- _EXTRACTED MATERIAL_

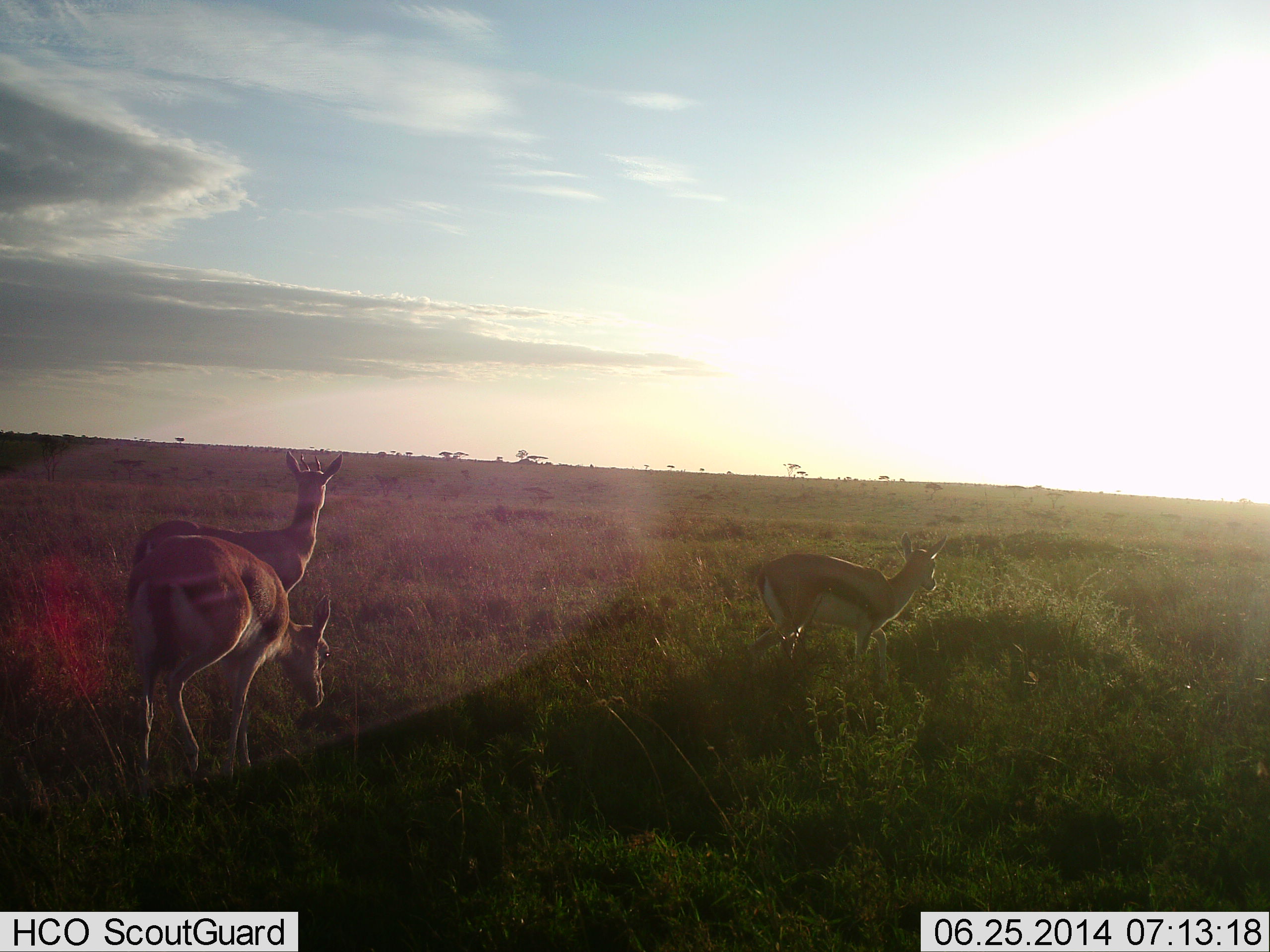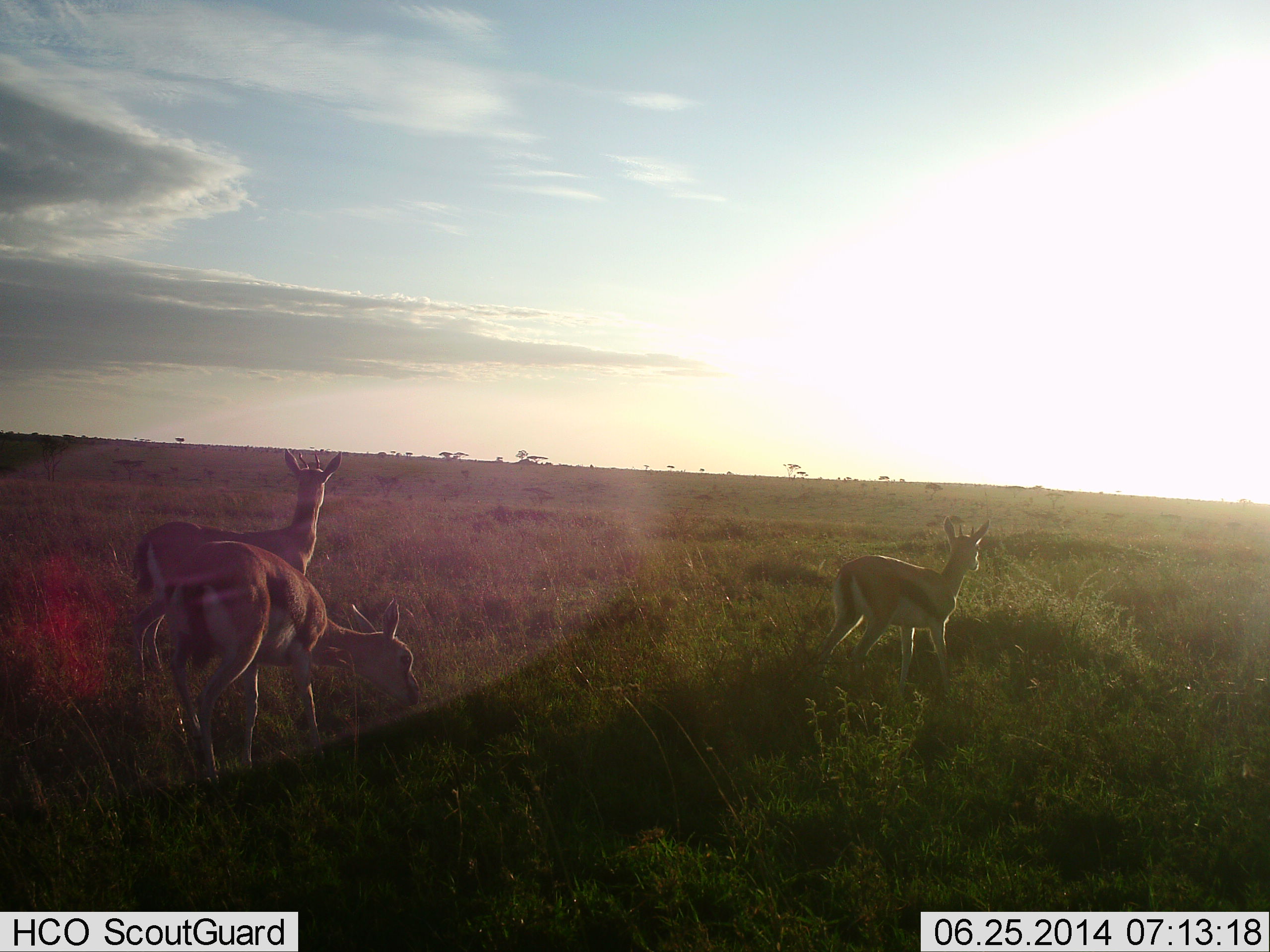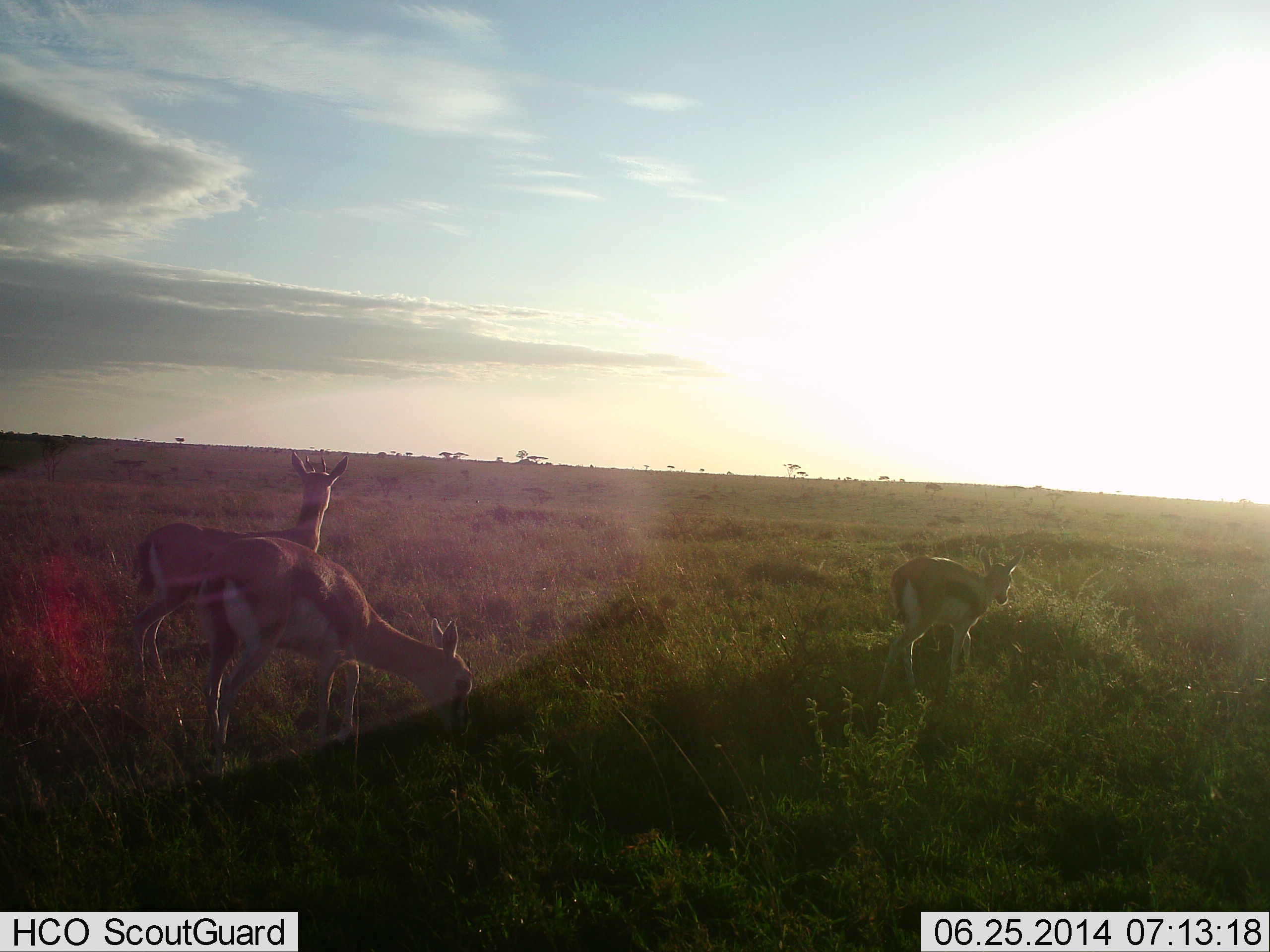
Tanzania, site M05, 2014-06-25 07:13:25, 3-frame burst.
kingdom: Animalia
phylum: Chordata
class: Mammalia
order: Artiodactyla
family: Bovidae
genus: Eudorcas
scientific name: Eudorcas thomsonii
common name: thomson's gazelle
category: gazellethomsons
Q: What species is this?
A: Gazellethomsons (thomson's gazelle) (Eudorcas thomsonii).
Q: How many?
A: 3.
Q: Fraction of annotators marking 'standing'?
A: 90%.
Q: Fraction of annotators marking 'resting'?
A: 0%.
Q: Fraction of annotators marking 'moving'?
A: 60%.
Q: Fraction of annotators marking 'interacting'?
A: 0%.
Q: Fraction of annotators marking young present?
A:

- _GOAL OF THE EXERCISE_
In the material above, locate the line containing "Q: What species is this?" and the line containing "Q: Fraction of annotators marking 'interacting'?". Transcribe exactly those two lines and every line between them, and nothing more.

- _WRITTEN ANSWER_
Q: What species is this?
A: Gazellethomsons (thomson's gazelle) (Eudorcas thomsonii).
Q: How many?
A: 3.
Q: Fraction of annotators marking 'standing'?
A: 90%.
Q: Fraction of annotators marking 'resting'?
A: 0%.
Q: Fraction of annotators marking 'moving'?
A: 60%.
Q: Fraction of annotators marking 'interacting'?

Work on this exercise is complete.